------ Source text

Seattle Repertory Theatre
April 3-May 3 2008
Tickets and Information
For the theatre-goer attending Seattle Rep’s last show of the season, “The Cure at Troy” must live up to a whole lot of expectations. Based on the plot and characters of Homer’s “The Iliad,” this show must bring forth something new and fresh to the age-old classic Greek epic. With the drive of a creative director, Tina Landau, and the passion of an engaging cast, something new is certainly presented. Whether you like it or not depends on your ability to stay until the end.
The show opens in utter darkness. Flashlights are the only source of illumination as the crew of the great commander Odysseus searches a remote, desolate Greek island for its sole inhabitant, Philoctetes. The story is unveiled to the audience (through the use of a lot of clunky, homophonic Greek names) that at the beginning of the Trojan War, Odysseus had abandoned his fellow warrior Philoctetes on this island of Lemnos with only one weapon: the bow and arrows of Hercules. With this divine bow, the arrows “never miss and always kill.” Now, in the ninth year of the Trojan War and with no clear victory for the Greeks in sight, Odysseus uses the son of Achilles, Neoptolemus, an honest sailor under his command, as a pawn to steal the bow from Philoctetes. Neoptolemus is instructed to lie to Philoctetes and befriend him in order to gain his trust. The conflict arises, however, when honest Neoptolemus is caught in conflict between obedience to his superior and his conscience.
(L-R) Seth Numrich as Neoptolemus and Boris McGiver as Philoctetes handling the bow of Hercules. Photo copyright Chris Bennion 2008.

------------

▶ _Exercise set_:
A: Reproduce the passage of the theatre review from "Seattle Repertory Theatre" through "until the end.".
B: Translate this sentence from the theatre review into Spanish: "Neoptolemus is instructed to lie to Philoctetes and befriend him in order to gain his trust."
C: According to the theatre review, who is the director of "The Cure at Troy"?

------ Data section

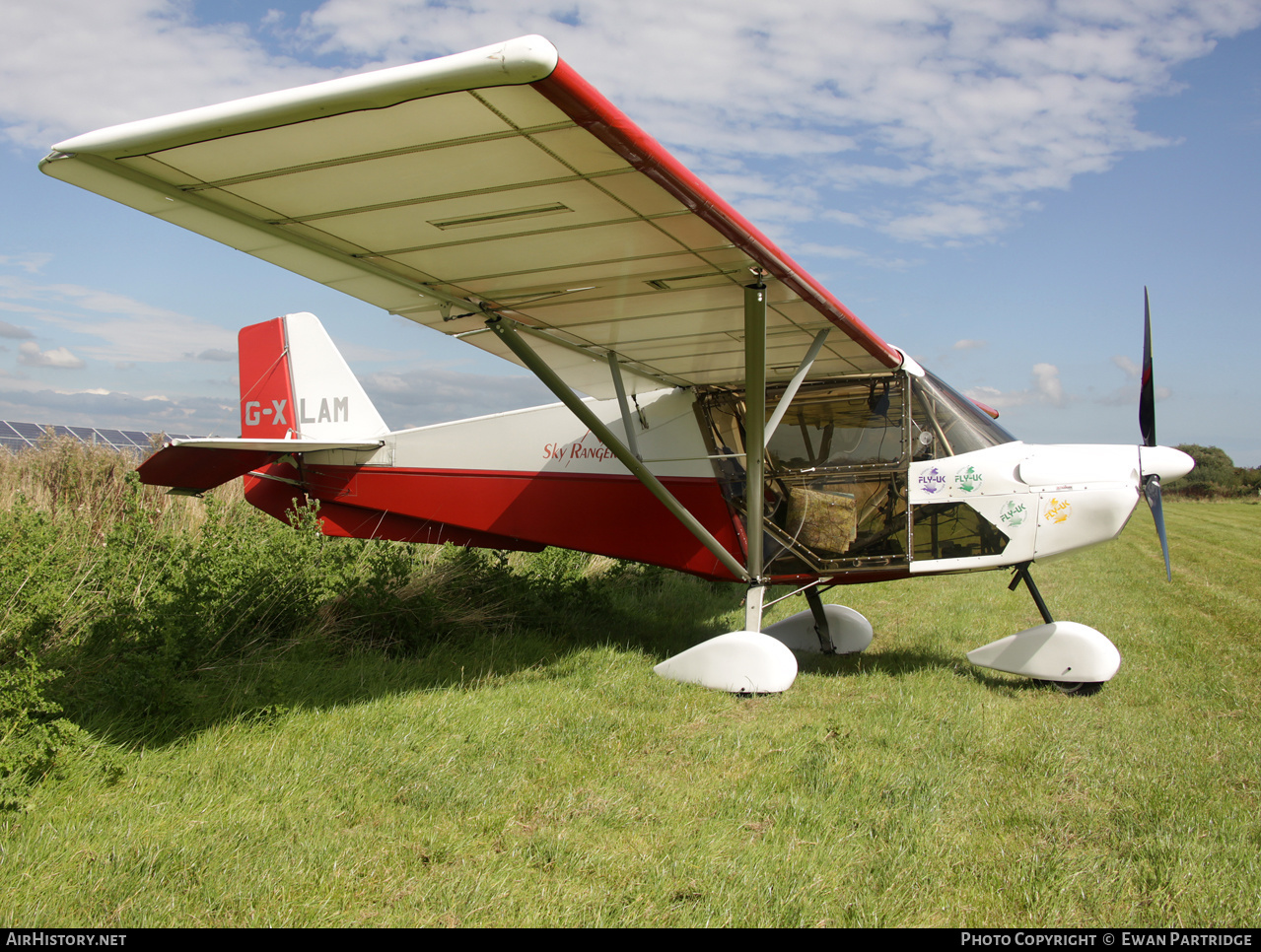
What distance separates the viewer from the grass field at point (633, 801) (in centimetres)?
235

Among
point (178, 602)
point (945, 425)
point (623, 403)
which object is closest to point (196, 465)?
point (178, 602)

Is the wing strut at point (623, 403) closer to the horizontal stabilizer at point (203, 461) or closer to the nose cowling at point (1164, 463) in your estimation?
the horizontal stabilizer at point (203, 461)

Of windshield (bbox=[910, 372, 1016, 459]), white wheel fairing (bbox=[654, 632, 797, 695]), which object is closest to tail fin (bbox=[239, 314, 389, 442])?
white wheel fairing (bbox=[654, 632, 797, 695])

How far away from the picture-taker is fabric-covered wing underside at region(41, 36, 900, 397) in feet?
7.73

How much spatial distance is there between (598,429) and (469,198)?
2.05 m

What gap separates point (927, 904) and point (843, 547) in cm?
324

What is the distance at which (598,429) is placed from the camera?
495 cm

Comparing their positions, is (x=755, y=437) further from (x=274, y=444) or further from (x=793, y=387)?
(x=274, y=444)

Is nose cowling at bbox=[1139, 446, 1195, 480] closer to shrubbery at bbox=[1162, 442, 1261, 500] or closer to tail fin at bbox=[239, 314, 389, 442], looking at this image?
tail fin at bbox=[239, 314, 389, 442]

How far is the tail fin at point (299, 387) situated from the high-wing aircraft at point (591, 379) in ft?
0.09

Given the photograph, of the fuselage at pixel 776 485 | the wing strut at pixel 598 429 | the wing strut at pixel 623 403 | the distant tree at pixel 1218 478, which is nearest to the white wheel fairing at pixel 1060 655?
the fuselage at pixel 776 485

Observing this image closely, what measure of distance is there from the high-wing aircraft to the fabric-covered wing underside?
1 centimetres

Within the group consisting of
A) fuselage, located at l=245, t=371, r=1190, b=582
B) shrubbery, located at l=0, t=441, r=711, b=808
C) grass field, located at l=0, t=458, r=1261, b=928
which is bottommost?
grass field, located at l=0, t=458, r=1261, b=928

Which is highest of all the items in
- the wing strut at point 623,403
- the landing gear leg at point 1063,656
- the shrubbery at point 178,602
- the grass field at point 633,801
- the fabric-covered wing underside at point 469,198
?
the fabric-covered wing underside at point 469,198
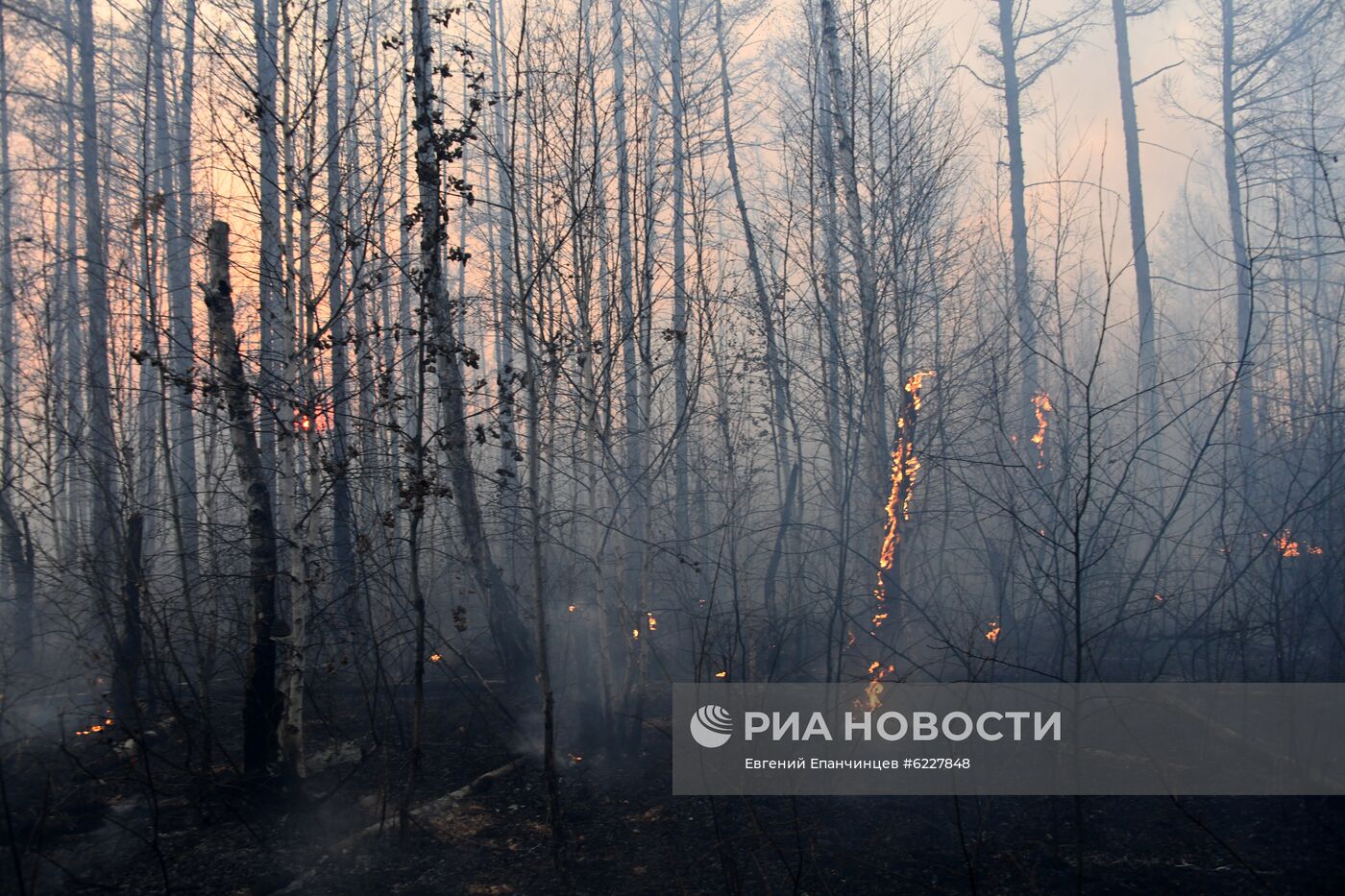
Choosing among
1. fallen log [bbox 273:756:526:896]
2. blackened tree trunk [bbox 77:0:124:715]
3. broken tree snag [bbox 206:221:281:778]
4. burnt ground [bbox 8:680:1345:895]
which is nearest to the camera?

------------

▶ _Responses_:
A:
Seattle Repertory Theatre
April 3-May 3 2008
Tickets and Information
For the theatre-goer attending Seattle Rep’s last show of the season, “The Cure at Troy” must live up to a whole lot of expectations. Based on the plot and characters of Homer’s “The Iliad,” this show must bring forth something new and fresh to the age-old classic Greek epic. With the drive of a creative director, Tina Landau, and the passion of an engaging cast, something new is certainly presented. Whether you like it or not depends on your ability to stay until the end.

B: A Neoptólemo se le ordena mentirle a Filoctetes y hacerse su amigo para ganarse su confianza.

C: Tina Landau.